Monday, 25 May 2009

What explains the rapid decline of sovereign-wealth funds?

Ancient silk road trade routes across Eurasia.Image via Wikipedia

Remember sovereign-wealth funds? SWFs were the gigantic pools of capital amassed by governments that were export powerhouses (China, Singapore, Korea) or commodity exporters (Saudi Arabia, Kuwait, Persian Gulf sultanates, Russia) benefiting from the boom in global trade and spiking prices. In 2007, after a five-year global boom, they emerged as a suddenly massive asset class. Morgan Stanley analyst Stephen Jen, one of the first to latch on to their importance, notched their collective net worth at $2.3 trillion in March 2007 and at about $3 trillion later that year.

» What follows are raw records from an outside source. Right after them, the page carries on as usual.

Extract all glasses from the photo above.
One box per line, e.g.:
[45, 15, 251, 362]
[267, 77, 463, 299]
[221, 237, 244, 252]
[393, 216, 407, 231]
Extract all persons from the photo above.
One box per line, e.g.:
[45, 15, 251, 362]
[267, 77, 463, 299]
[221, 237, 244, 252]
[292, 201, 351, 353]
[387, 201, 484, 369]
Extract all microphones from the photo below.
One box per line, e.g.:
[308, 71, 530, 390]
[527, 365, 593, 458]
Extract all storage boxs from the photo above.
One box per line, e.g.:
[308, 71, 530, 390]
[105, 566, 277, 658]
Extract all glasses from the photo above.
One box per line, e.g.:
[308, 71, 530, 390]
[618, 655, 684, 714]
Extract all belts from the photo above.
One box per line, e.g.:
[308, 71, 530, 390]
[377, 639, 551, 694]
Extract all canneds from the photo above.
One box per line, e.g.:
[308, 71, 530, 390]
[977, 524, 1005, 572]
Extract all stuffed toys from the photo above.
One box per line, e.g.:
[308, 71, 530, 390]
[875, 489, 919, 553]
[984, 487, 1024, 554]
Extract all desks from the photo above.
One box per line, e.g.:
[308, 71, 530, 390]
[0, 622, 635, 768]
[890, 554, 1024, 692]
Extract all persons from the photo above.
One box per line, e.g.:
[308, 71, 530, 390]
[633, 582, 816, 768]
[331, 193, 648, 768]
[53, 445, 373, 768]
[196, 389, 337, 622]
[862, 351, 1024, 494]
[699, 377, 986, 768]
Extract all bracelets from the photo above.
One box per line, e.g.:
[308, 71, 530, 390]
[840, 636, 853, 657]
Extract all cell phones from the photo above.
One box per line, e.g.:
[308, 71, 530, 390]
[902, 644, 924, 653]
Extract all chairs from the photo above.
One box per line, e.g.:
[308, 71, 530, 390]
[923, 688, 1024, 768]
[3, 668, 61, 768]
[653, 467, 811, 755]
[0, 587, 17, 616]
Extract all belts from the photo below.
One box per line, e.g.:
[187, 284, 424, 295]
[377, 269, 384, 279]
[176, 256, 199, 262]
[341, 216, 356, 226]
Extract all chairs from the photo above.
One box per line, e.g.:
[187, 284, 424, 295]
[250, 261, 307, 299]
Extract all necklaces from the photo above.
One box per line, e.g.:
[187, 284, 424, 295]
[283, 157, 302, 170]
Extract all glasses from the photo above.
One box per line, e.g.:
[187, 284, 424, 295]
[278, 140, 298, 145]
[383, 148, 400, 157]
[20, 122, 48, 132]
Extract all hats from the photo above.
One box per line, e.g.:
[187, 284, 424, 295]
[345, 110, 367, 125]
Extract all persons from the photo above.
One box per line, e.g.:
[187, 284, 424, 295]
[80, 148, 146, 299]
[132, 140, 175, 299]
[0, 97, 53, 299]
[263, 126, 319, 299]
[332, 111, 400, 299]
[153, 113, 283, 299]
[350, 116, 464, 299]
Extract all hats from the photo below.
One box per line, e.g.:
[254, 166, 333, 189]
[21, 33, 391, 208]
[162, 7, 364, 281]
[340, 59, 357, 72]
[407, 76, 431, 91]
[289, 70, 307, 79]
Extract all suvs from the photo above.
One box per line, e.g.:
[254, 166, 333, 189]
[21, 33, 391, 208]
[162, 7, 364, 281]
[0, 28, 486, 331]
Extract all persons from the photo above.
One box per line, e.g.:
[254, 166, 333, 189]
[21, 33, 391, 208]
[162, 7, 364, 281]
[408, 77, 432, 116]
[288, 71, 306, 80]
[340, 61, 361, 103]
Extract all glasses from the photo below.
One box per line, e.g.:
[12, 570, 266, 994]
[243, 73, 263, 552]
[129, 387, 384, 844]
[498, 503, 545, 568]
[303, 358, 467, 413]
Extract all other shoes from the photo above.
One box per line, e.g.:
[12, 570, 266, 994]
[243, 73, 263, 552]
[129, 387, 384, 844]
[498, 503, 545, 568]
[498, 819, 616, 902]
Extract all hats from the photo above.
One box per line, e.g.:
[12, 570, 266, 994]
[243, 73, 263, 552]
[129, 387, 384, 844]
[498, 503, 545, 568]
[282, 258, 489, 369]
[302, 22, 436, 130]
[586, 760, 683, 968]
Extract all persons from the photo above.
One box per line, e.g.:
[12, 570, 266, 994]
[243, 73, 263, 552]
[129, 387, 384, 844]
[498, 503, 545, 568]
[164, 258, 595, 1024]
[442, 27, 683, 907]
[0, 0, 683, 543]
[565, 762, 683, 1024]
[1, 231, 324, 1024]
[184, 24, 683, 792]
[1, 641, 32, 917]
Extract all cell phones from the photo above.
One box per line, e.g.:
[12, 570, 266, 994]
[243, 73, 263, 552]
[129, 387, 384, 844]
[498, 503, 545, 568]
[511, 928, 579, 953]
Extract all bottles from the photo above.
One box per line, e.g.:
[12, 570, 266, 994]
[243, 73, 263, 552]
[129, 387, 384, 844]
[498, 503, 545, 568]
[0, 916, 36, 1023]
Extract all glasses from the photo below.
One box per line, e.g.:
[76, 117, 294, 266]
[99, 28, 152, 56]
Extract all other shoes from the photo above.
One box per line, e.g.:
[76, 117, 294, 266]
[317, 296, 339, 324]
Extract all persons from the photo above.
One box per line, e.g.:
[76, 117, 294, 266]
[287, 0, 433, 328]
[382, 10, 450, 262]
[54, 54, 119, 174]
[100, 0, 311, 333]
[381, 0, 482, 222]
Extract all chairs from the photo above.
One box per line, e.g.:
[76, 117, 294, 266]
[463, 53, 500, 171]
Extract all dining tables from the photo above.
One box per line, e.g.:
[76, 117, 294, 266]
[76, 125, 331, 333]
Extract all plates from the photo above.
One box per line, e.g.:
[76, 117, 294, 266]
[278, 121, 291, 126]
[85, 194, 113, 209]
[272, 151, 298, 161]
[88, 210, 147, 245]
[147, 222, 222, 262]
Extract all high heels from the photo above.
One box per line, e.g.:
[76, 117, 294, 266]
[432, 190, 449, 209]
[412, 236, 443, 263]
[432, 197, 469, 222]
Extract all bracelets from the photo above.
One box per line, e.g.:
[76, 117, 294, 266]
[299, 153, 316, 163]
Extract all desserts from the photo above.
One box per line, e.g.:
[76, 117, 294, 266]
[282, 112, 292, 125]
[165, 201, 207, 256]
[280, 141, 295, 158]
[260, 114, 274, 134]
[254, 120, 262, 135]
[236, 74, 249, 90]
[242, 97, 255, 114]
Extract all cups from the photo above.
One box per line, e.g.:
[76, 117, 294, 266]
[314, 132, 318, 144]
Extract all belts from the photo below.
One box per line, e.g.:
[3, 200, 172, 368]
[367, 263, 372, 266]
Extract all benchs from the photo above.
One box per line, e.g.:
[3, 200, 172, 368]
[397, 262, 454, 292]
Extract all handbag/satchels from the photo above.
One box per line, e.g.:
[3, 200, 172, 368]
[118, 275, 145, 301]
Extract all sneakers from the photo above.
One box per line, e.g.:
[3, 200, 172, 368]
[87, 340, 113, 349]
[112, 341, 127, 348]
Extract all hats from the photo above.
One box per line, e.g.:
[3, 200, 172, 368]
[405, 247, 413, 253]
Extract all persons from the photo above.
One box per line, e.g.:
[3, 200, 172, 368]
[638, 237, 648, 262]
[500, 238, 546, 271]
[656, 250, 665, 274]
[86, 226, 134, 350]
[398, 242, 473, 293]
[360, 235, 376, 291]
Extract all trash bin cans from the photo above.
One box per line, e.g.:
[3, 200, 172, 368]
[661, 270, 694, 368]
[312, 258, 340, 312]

The global financial class viewed them with a mix of fear (Oh no! The Arabs and Chinese are going to buy all our strategically important companies!) and optimism (Holy cash cow! A new source of financing and clients for investment banks!). The fact that SWFs operated with all the transparency of a sheet of tin foil only enhanced their appeal and apparent power. In January 2008, SWFs were the talk of the World Economic Forum at Davos, Switzerland. After all, if the potent economic trends that had made them powers in the first place were to continue, SWFs would only get bigger. (This was another example of what I've dubbed "pro forma disease," the tendency to extrapolate a few years of impressive growth endlessly into the future: i.e., since housing prices doubled in the last five years, they'll do so in the next five.) In October 2007, the precise top of the global bull market, McKinsey & Co. issued a huge report about private-equity firms and sovereign-wealth funds fueled by petrodollars and Asian exporters. The New Power Brokers, as McKinsey dubbed them, had about $8.4 trillion in assets in 2006, a number that had tripled since 2000 and "which could double in five years." McKinsey estimated that oil-related SWFs alone had more than $2 trillion, with the Abu Dhabi Investment Authority alone playing with $875 billion. In no time, McKinsey suggested, the newly formed China Investment Corp would have $300 billion, Korea's SWF would have $100 billion, and Singapore's Government Investment Corp. $300 billion. According to this report from early 2008, Simon Johnson, then the chief economist at the International Monetary Fund, believed SWFs' assets would rise to $10 trillion by 2012, while Stephen Jen of Morgan Stanley believed they'd rise to $12 trillion by 2015.